2.学校と家庭,地域社会との関係の在り方

  • 学ぶ意欲の低下に関しては,学校だけではなく,家庭の役割を明確にして国民,保護者の理解を得るということが非常に重要。
  • 保護者に,早寝,早起き,朝ご飯などの基本的な生活習慣の徹底や家族の団欒などをお願いしてきた結果,子どもたちが元気になり,短期間で学力も向上した。
  • 教育は教育界だけの問題ではなく,例えば,教育界と産業界の人的な相互交流の促進など,民間や産業界など国を挙げて取り組まないといけない。また民間の力を信じることも重要。
  • 地域との連携は不可欠であるが,完全に地域や塾任せにするのではなく,学校でミニマムのことを行い,経済的に十分恵まれない子どもたちでも活用できる準公教育のようなシステムを検討すべき。
  • 学習塾については,学力向上のために資するところもあるが,家庭や地域とのかかわりを減少させるという面もある。

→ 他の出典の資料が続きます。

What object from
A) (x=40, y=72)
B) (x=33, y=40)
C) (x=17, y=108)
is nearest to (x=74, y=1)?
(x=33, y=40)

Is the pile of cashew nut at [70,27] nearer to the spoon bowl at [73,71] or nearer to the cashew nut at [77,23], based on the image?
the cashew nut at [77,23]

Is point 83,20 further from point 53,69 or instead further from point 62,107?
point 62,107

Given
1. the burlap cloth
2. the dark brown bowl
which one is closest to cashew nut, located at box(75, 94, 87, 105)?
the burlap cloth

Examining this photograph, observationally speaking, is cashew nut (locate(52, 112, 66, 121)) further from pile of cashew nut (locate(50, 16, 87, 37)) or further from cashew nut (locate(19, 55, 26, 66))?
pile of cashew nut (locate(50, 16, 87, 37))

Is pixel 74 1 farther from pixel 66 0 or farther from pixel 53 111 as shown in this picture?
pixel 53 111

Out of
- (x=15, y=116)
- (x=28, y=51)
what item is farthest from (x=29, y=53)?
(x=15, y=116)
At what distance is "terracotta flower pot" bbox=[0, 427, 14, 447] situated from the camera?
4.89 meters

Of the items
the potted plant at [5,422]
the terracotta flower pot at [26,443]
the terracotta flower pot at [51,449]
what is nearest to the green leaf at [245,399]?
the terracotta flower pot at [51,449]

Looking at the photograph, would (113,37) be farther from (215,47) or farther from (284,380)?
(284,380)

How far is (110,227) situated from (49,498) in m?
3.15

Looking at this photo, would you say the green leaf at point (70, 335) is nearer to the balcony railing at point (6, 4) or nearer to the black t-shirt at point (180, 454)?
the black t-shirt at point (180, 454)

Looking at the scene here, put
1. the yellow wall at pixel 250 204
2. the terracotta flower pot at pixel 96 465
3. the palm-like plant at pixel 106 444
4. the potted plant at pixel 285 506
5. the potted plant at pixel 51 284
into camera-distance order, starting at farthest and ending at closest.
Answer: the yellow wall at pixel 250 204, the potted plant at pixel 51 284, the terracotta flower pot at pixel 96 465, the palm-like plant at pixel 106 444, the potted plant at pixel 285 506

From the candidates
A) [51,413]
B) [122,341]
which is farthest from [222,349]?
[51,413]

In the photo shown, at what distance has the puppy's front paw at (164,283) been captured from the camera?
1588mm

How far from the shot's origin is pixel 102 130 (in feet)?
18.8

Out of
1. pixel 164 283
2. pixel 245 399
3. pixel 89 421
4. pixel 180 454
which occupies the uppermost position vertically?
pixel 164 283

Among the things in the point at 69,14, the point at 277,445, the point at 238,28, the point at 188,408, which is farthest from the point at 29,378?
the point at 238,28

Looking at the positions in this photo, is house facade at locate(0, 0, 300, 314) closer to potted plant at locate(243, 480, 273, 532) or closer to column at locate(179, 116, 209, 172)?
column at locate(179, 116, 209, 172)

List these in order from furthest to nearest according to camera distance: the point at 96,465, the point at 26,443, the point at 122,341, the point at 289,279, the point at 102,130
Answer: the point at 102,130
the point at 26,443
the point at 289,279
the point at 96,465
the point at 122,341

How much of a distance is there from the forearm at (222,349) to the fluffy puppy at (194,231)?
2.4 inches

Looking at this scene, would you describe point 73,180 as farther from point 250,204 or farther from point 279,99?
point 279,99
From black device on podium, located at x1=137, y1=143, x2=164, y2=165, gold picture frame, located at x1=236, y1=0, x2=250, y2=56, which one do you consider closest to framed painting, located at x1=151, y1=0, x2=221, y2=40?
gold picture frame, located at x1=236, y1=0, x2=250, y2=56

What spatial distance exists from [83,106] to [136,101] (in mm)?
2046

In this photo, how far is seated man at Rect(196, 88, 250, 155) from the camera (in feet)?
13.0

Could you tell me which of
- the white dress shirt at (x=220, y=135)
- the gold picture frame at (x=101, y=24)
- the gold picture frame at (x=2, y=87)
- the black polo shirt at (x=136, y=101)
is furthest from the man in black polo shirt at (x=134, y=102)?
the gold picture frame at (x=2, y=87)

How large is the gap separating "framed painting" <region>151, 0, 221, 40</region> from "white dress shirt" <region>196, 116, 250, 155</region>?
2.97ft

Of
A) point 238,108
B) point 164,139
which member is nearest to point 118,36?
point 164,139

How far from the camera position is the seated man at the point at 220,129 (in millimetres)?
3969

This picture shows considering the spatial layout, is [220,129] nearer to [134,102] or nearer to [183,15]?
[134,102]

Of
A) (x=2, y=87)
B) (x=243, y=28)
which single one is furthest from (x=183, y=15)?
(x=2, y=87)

学習塾への依存度を減らし,家庭や地域による教育を促すことを検討すべき。
  • 十分な形式知と暗黙知を子どもたちに与えるためには,学校・家庭・地域が責任を果たし,適正な生活習慣を育てることが重要。
  • 学校週5日制になっていることの自覚と,それにどう対応していかなければならないかという責任を,家庭や地域に対してどのように説得していくかが重要。